Imagine you are one of them, and have just heard the breaking news on the pandemic – the next plague will be the death of the first-born in every family in Egypt. By now you’ve seen enough to believe that the Hebrew God says what he means and he does what he says. You are desperate to save the life of your son, your grandsons, your nephews, your neighbors, and like Lot, rush around begging family and friends to seek shelter with the Hebrew God’s people who have been given a chance at life.
On the dreaded night of doom you crowd into the house of a Hebrew acquaintance with so many other people the door can hardly be closed, but closed it must be, and thank goodness, because the smell of blood on the door is sickening. Between the panic, the heat and the crush of sweaty bodies you are about to heave your guts but your host – speaking in a mix of a foreign language and broken Egyptian, urgently presses upon you the absolute necessity of eating the unfamiliar and unappetizing food, and you are not about to go against whatever covenantal ritual required of his God. Hour after hour passes in what becomes almost unbearable, you think you’ll pass out.
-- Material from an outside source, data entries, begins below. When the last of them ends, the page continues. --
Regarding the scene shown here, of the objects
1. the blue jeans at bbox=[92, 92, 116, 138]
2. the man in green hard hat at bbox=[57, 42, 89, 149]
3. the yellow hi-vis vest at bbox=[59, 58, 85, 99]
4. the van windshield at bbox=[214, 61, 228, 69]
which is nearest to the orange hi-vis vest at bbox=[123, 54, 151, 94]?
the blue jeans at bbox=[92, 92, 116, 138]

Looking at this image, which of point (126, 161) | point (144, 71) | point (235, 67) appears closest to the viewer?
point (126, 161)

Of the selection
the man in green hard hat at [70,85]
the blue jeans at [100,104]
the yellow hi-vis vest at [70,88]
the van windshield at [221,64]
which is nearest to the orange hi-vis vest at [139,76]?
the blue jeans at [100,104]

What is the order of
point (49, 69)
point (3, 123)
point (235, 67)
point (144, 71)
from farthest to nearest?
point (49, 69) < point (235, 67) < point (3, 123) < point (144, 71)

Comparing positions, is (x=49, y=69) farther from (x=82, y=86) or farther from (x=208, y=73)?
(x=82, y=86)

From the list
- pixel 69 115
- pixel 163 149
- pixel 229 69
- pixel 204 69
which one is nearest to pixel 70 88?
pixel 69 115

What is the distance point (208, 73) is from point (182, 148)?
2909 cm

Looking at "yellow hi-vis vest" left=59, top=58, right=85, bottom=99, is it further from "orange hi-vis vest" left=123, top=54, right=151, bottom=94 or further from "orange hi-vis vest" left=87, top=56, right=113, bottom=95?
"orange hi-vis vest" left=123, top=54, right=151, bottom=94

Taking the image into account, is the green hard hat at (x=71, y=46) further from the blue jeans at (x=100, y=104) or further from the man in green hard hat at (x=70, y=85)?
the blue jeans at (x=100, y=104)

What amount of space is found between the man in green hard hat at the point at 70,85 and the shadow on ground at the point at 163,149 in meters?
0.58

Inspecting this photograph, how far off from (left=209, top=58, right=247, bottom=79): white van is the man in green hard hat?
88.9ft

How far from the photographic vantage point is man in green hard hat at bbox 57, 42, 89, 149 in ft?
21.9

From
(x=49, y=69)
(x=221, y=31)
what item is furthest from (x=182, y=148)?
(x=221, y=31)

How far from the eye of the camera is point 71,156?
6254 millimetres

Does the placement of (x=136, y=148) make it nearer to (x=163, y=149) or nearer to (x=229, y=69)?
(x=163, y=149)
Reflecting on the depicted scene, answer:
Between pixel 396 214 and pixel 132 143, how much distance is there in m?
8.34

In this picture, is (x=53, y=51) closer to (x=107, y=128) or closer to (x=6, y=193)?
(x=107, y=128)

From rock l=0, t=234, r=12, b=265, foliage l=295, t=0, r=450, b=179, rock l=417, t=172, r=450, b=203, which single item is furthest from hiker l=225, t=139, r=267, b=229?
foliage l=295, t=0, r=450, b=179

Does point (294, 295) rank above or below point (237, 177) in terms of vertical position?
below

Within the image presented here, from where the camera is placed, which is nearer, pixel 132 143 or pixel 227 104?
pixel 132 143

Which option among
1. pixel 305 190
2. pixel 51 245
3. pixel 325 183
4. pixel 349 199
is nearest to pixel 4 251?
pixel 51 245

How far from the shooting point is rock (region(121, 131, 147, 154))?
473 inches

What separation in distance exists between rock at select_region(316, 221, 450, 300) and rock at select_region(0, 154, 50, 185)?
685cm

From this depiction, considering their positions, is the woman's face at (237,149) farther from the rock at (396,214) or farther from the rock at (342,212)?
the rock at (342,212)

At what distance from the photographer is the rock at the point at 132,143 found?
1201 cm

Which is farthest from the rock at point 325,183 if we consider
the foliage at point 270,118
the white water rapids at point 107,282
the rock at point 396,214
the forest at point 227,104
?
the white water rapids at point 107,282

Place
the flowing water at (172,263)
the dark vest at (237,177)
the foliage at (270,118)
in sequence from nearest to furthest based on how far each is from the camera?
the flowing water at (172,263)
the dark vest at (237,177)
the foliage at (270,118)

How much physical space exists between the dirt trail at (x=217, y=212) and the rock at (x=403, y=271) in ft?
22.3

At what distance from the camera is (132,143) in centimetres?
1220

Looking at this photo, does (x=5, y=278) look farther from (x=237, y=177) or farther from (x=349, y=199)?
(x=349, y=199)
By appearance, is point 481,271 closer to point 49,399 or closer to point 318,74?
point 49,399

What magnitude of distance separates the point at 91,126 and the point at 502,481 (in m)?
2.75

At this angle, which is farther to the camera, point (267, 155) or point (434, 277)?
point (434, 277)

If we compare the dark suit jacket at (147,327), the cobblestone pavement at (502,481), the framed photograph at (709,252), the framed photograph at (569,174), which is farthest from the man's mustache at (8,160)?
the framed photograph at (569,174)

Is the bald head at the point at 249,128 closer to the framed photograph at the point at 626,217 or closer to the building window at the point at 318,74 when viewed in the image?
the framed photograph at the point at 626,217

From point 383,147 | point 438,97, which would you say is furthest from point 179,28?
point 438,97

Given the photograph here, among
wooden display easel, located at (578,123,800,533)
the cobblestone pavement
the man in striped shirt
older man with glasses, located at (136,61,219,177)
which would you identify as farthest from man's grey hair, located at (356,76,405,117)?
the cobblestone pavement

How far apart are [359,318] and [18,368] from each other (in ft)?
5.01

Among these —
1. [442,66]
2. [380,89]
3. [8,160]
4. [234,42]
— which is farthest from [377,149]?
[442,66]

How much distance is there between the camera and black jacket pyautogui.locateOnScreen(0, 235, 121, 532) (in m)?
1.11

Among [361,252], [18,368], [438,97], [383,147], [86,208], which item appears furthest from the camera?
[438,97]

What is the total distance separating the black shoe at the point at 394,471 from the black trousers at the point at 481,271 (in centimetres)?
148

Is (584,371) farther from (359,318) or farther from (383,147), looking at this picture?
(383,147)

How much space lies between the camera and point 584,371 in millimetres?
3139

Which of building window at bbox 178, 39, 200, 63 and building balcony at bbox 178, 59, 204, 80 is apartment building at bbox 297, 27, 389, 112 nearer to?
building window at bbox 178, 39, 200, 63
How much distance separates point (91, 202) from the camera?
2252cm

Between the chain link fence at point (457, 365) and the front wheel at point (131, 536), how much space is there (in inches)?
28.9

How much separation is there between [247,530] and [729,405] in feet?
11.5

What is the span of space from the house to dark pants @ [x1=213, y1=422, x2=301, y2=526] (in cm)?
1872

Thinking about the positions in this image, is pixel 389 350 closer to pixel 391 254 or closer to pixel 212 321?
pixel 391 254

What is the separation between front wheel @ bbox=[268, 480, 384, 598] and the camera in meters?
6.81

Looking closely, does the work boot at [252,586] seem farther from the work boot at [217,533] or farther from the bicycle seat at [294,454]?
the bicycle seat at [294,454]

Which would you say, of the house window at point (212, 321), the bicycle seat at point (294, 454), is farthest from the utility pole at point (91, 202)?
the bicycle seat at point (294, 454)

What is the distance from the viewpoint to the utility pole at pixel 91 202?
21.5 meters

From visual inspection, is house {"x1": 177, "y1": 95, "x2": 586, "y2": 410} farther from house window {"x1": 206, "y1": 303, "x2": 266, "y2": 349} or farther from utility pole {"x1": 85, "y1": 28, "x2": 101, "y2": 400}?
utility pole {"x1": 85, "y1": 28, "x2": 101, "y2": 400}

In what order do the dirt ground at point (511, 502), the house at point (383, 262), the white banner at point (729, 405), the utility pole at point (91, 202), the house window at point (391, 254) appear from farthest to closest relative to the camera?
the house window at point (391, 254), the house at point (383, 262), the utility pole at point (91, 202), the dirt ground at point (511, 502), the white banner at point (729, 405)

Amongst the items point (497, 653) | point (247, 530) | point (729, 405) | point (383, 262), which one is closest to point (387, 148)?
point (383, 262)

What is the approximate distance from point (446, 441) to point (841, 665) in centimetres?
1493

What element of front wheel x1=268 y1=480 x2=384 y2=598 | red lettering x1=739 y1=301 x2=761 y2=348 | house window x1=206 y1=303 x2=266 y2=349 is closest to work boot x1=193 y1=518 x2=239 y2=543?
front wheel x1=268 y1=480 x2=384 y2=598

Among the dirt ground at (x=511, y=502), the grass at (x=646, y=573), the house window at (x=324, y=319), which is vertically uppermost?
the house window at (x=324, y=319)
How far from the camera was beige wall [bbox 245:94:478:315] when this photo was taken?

Not that it would make a difference – the crowd around you will hold you up if that should happen. To be frank, you need to use the bathroom badly but you’re not going outside even if you could make your way through the crowd. And just when you think you’ve lost it and hear yourself screaming you realize that piercing shriek is coming from next door, follow seconds later by another, and another, until the whole world is a cacophony of horror. Frantically you begin screaming your son’s name, of course you can’t see him because he had squeezed between legs to join other kids and you will literally claw people out of your way if you have to, when suddenly you see his white face and wide eyes. He’s alive! And that’s all that matters.
And from that point on you are sticking with them Hebes, whatever it takes, wherever they go, whatever they do.